#### Provided entries
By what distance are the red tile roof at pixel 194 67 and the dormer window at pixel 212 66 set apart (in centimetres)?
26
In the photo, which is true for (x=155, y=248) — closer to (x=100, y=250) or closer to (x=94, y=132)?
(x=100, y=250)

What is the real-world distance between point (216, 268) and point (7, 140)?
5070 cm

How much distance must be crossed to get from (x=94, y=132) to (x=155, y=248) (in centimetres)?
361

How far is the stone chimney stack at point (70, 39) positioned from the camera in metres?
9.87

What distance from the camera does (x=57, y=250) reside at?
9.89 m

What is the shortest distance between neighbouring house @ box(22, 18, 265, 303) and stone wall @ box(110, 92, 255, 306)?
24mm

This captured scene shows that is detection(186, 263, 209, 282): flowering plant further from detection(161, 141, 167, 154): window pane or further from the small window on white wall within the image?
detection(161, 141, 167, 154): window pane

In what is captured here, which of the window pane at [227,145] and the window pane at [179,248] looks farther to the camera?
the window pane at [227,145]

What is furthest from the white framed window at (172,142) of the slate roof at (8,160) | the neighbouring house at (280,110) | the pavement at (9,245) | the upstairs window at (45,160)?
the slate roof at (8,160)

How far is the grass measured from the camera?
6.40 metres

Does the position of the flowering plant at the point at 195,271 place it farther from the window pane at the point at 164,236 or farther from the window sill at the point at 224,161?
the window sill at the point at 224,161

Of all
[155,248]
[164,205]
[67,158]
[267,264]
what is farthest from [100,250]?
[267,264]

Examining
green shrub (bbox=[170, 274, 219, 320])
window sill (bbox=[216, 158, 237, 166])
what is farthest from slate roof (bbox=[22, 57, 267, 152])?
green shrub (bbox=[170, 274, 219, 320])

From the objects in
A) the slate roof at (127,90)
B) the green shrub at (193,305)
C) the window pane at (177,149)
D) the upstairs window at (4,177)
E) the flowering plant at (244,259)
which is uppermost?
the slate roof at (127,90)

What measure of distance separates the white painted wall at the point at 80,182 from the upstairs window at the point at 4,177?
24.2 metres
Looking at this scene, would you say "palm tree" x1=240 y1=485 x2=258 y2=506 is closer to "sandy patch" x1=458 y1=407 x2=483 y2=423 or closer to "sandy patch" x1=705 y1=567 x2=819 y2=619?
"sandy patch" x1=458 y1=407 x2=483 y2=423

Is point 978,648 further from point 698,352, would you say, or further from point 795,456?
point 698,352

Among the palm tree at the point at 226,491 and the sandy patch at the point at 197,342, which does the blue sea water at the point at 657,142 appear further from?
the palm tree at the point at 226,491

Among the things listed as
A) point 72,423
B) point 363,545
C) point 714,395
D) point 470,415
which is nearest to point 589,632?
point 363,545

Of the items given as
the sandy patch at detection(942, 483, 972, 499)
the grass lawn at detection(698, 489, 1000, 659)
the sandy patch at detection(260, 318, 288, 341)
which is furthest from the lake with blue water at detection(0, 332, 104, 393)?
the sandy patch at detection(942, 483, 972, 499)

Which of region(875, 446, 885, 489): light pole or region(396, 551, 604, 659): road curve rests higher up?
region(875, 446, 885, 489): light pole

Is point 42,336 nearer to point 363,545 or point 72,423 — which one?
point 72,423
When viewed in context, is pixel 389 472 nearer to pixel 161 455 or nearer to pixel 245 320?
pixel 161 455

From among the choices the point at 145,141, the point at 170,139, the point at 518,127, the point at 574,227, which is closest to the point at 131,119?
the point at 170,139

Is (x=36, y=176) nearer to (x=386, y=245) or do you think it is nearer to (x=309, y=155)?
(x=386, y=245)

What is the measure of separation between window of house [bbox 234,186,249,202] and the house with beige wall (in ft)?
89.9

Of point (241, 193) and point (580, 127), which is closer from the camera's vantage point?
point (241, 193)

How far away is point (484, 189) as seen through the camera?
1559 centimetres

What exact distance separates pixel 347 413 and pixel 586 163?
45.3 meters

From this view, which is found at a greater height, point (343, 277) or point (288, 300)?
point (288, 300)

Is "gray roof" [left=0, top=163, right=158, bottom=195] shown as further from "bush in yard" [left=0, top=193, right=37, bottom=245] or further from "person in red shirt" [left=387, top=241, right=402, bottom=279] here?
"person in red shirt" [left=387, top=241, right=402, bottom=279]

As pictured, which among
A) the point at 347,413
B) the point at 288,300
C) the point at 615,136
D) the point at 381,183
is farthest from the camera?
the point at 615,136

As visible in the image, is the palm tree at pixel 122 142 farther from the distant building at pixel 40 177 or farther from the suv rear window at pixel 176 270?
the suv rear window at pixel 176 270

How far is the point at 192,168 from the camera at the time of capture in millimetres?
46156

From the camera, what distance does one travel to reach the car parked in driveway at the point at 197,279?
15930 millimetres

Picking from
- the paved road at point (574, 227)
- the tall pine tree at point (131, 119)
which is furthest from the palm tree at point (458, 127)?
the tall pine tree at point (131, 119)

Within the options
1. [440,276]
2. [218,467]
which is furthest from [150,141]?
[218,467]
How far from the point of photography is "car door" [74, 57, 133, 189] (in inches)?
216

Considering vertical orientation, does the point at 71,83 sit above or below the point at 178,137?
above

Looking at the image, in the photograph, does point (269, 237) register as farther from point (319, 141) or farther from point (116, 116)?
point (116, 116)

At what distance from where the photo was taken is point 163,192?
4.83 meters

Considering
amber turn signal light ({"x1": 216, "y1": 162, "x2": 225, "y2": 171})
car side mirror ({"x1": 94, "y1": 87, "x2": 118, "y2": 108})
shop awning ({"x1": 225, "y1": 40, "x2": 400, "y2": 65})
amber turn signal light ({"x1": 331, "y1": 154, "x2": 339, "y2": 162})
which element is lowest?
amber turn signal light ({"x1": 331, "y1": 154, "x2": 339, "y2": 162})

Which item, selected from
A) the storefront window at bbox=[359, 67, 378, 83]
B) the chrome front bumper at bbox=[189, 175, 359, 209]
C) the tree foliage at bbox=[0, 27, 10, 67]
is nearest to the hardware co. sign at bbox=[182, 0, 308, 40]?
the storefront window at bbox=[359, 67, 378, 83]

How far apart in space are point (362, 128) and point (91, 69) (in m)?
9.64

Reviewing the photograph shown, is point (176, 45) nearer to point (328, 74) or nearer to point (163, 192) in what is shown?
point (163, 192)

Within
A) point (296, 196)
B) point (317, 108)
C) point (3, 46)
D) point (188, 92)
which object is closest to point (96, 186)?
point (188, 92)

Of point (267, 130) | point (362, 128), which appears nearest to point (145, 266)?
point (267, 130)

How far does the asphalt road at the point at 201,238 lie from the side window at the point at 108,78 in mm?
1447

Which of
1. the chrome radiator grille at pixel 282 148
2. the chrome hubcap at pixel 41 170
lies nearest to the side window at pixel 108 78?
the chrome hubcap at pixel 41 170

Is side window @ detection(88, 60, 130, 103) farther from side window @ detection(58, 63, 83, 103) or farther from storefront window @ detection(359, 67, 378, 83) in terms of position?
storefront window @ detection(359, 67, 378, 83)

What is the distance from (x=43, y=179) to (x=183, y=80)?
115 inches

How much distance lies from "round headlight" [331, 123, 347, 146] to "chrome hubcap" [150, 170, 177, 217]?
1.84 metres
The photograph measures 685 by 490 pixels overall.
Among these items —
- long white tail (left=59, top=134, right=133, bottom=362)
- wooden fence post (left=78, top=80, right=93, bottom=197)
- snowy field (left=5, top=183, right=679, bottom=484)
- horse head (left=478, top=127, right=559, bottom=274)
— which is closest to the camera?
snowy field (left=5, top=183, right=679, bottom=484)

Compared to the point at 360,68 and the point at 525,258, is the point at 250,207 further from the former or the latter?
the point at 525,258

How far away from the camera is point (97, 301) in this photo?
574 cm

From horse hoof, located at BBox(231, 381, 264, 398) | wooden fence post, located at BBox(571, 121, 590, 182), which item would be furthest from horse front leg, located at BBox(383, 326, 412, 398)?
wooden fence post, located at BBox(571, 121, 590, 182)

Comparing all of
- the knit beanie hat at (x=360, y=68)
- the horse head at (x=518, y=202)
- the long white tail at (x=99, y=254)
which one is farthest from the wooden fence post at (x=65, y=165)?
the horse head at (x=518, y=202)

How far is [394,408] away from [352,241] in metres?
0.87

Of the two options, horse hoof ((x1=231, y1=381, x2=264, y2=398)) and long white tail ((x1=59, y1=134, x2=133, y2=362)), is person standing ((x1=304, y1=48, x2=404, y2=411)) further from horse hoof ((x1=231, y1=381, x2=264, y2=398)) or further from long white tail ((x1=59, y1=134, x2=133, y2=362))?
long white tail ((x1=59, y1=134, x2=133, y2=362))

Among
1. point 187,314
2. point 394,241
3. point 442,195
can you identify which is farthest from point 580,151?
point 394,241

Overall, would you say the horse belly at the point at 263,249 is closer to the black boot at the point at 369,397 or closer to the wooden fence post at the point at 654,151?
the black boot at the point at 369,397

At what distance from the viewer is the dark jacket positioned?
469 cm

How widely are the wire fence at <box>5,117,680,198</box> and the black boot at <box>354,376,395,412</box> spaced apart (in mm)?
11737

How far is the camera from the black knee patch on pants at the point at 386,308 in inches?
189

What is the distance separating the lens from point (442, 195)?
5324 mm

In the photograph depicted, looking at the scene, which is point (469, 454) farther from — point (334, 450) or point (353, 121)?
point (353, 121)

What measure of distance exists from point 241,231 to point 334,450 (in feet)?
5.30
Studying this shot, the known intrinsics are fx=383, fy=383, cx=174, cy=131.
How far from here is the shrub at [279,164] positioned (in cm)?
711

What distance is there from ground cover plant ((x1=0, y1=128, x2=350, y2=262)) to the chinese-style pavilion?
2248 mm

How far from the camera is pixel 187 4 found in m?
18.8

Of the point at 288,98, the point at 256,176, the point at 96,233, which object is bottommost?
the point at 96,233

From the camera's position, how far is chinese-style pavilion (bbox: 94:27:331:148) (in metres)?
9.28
########
What to work on -> Return the rows word for word, starting with the first line of the rows and going on through the line with "6.40 metres", including that line.

Final result ->
By what distance are the red tile roof at pixel 194 67 and the dormer window at pixel 212 66 set apart (in centimetres)?
26
In the photo, which is true for (x=155, y=248) — closer to (x=100, y=250) or closer to (x=94, y=132)?
(x=100, y=250)

What is the real-world distance between point (216, 268) and point (7, 140)?
5070 cm

How much distance must be crossed to get from (x=94, y=132) to (x=155, y=248) (in centimetres)?
361

How far is the stone chimney stack at point (70, 39) positioned from the camera in metres?
9.87

What distance from the camera does (x=57, y=250) reside at?
9.89 m

What is the shortest distance between neighbouring house @ box(22, 18, 265, 303) and stone wall @ box(110, 92, 255, 306)?
24mm

This captured scene shows that is detection(186, 263, 209, 282): flowering plant further from detection(161, 141, 167, 154): window pane or further from the small window on white wall within the image?
detection(161, 141, 167, 154): window pane

In what is captured here, which of the window pane at [227,145] and the window pane at [179,248] looks farther to the camera?
the window pane at [227,145]

What is furthest from the white framed window at (172,142) of the slate roof at (8,160) | the neighbouring house at (280,110) | the pavement at (9,245) | the upstairs window at (45,160)?
the slate roof at (8,160)

How far is the grass measured from the camera?
6.40 metres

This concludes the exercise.